● **TEXT SEGMENT**:
What's the deal with partial cancellation #889

njsmith · 2019-01-28T07:39:12Z

Recently we were discussing what happens if a subprocess call gets cancelled, but you want to at least find out what the subprocess said before it got killed. And @oremanj wrote:

I appreciate the simplicity of Trio's stance that "a cancelled operation didn't happen", but it doesn't necessarily compose very well -- if an operation is built out of multiple other underlying operations that can't readily be rolled back, either the "cancelled = didn't happen" rule has to break or the entire higher-level operation has to be uncancellable once started. I don't think we want to propose the latter, so maybe we should think about a user-friendly way to talk about the circumstances in which the rule gets bent?

It's a fair point! The "cancelled operation didn't happen" thing was only ever supposed to apply to low-level, primitive operations. In that context, it's a pretty important rule, because without it you can't ever hope to build anything sensible on top. But it's never made any sense for higher-level operations (i.e., the ones that working programmers are actually interacting with 99.99% of the time). Of course, at the time the initial docs were being written, I was struggling to figure out how to get the primitive operations to work at all and there were no higher-level operations. So that rule probably gets more prominence then it should :-). But things have changed and we should have a better story here.

Recently in a discussion of how to talk about cancellation in the docs, @smurfix wrote:

The result of cancelling something is either (a) the called code didn't do anything, raising a Cancelled exception, or (b) the called code did what it was supposed to do, returning its result normally. Of course there's also the possibility of (c) the called code got part way through and left whatever it tried to accomplish in an inconsistent state.

It's probably out of Trio's scope to signal that state to the caller; there should be an attribute "is this object still usable", and/or the object should raise an InconsistentStateError when it's used again. We might want to document that as best practice, and maybe add that exception to Trio as a sensible default for trio-using libraries to raise.

So that's one idea for how Trio could provide concrete advice to users about how to work with partial cancellation.

I don't have any organized thoughts here, so I'm just going to dump a bunch of unorganized ones.

There were two concrete proposals that @oremanj made in the subprocess discussion (unless there were more and I'm forgetting some :-)):

Add timeout and deadline arguments to trio.run_process. These would have a similar effect to wrapping a cancel scope around run_process, except that if the timeout expires, then run_process wouldn't raise Cancelled, it would raise CalledProcessError, which would be a special exception with attributes recording whatever partial output, return code, etc., we got from the process.

● **DATASET EXCERPTS**:
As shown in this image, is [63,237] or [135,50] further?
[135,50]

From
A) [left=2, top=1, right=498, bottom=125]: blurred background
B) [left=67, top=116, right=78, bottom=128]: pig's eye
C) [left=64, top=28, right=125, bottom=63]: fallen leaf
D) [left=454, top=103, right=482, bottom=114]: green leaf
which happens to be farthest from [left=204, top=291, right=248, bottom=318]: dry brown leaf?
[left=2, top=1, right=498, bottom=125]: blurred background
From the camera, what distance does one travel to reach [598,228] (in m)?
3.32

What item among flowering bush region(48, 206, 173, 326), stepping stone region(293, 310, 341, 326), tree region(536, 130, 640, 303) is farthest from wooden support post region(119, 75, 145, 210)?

● **COMPLETE THE FOLLOWING**:
A: Answer these questions about the Trio partial-cancellation thread, one per line:
(i) To which Trio function did @oremanj propose adding timeout and deadline arguments?
(ii) Which exception did @smurfix suggest an object should raise when it is used again after being left in an inconsistent state?
(iii) For what share of the time does the thread say working programmers interact with higher-level operations?
B: In the records, copy word for word the lines starting with the line that contains "From the camera, what" and going on through the end of the records.
The thread and the records have no connection to each other.

● **ANSWERS GIVEN**:
A:
(i) trio.run_process
(ii) InconsistentStateError
(iii) 99.99%

B:
From the camera, what distance does one travel to reach [598,228] (in m)?
3.32

What item among flowering bush region(48, 206, 173, 326), stepping stone region(293, 310, 341, 326), tree region(536, 130, 640, 303) is farthest from wooden support post region(119, 75, 145, 210)?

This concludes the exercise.